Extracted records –
* Start *
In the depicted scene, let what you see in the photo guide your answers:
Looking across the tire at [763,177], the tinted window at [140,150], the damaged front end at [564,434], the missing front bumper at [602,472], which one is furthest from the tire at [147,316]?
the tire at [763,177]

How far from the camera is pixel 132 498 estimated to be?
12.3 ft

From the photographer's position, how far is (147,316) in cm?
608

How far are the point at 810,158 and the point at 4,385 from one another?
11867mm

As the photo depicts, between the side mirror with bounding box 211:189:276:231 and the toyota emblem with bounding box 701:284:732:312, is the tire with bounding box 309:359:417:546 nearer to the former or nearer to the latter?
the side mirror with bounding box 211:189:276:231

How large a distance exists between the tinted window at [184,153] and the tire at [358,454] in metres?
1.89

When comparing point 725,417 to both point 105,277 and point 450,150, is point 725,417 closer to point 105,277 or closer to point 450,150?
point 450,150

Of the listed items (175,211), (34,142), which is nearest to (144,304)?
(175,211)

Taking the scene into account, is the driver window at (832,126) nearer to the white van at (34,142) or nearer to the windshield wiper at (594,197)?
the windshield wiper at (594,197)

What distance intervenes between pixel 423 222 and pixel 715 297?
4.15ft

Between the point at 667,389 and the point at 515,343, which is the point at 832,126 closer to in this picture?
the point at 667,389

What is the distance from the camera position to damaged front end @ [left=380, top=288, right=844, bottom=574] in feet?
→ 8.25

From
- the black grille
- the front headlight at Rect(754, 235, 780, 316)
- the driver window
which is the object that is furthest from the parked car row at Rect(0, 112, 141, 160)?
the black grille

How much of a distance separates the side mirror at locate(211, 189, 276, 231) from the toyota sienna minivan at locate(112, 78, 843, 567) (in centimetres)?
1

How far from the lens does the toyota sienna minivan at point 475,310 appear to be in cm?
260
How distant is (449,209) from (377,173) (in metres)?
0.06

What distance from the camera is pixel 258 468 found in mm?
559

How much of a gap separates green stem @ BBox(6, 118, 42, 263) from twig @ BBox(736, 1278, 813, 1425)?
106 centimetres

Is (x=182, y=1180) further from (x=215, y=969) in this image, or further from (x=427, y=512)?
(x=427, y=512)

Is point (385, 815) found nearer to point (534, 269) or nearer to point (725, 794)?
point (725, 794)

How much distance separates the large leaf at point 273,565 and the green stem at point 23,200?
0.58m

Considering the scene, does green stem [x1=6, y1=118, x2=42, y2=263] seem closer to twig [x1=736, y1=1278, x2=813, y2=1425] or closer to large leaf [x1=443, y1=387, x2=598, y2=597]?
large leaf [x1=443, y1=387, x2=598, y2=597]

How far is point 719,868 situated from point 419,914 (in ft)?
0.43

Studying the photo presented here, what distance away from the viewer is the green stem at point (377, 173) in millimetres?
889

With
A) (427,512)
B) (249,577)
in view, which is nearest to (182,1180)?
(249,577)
* End *
TASK TO COMPLETE – Extract the listing in its entirety and repeat it exactly.

FULL SOLUTION –
In the depicted scene, let what you see in the photo guide your answers:
Looking across the tire at [763,177], the tinted window at [140,150], the damaged front end at [564,434], the missing front bumper at [602,472], which one is furthest from the tire at [147,316]?
the tire at [763,177]

How far from the camera is pixel 132 498 estimated to be?
12.3 ft

From the photographer's position, how far is (147,316) in cm?
608

How far are the point at 810,158 and the point at 4,385 from one another?
11867mm

As the photo depicts, between the side mirror with bounding box 211:189:276:231 and the toyota emblem with bounding box 701:284:732:312, is the tire with bounding box 309:359:417:546 nearer to the former or nearer to the latter?
the side mirror with bounding box 211:189:276:231

How large a distance exists between the tinted window at [184,153] and the tire at [358,454] in metres?
1.89

When comparing point 725,417 to both point 105,277 and point 450,150, is point 725,417 closer to point 105,277 or closer to point 450,150?
point 450,150

Of the listed items (175,211), (34,142), which is nearest to (144,304)?
(175,211)

Taking the scene into account, is the driver window at (832,126) nearer to the white van at (34,142) or nearer to the windshield wiper at (594,197)?
the windshield wiper at (594,197)

What distance intervenes between pixel 423 222 and pixel 715 297?
4.15ft

Between the point at 667,389 and the point at 515,343, which is the point at 832,126 closer to in this picture?
the point at 667,389

What is the distance from the camera position to damaged front end @ [left=380, top=288, right=844, bottom=574] in feet?
→ 8.25

From
- the black grille
- the front headlight at Rect(754, 235, 780, 316)
- the driver window
which is the object that is furthest from the parked car row at Rect(0, 112, 141, 160)?
the black grille

How much of a distance separates the side mirror at locate(211, 189, 276, 231) from the toyota sienna minivan at locate(112, 78, 843, 567) (in centimetres)?
1

How far from the lens does the toyota sienna minivan at point 475,310 appear to be in cm?
260
How distant is (449,209) from (377,173) (in metres)?
0.06

What distance from the camera is pixel 258 468 found in mm?
559

How much of a gap separates green stem @ BBox(6, 118, 42, 263) from twig @ BBox(736, 1278, 813, 1425)?
106 centimetres

Is (x=182, y=1180) further from (x=215, y=969) in this image, or further from (x=427, y=512)?
(x=427, y=512)

Is point (385, 815) found nearer to point (534, 269) or nearer to point (725, 794)?
point (725, 794)

How much distance separates the large leaf at point 273,565 and the green stem at point 23,200?
0.58m

Considering the scene, does green stem [x1=6, y1=118, x2=42, y2=263] seem closer to twig [x1=736, y1=1278, x2=813, y2=1425] or closer to large leaf [x1=443, y1=387, x2=598, y2=597]?
large leaf [x1=443, y1=387, x2=598, y2=597]

How far is point 719,868 situated from point 419,914 (in ft)?
0.43

Studying the photo presented here, what distance away from the viewer is the green stem at point (377, 173) in millimetres?
889

With
A) (427,512)
B) (249,577)
in view, which is nearest to (182,1180)?
(249,577)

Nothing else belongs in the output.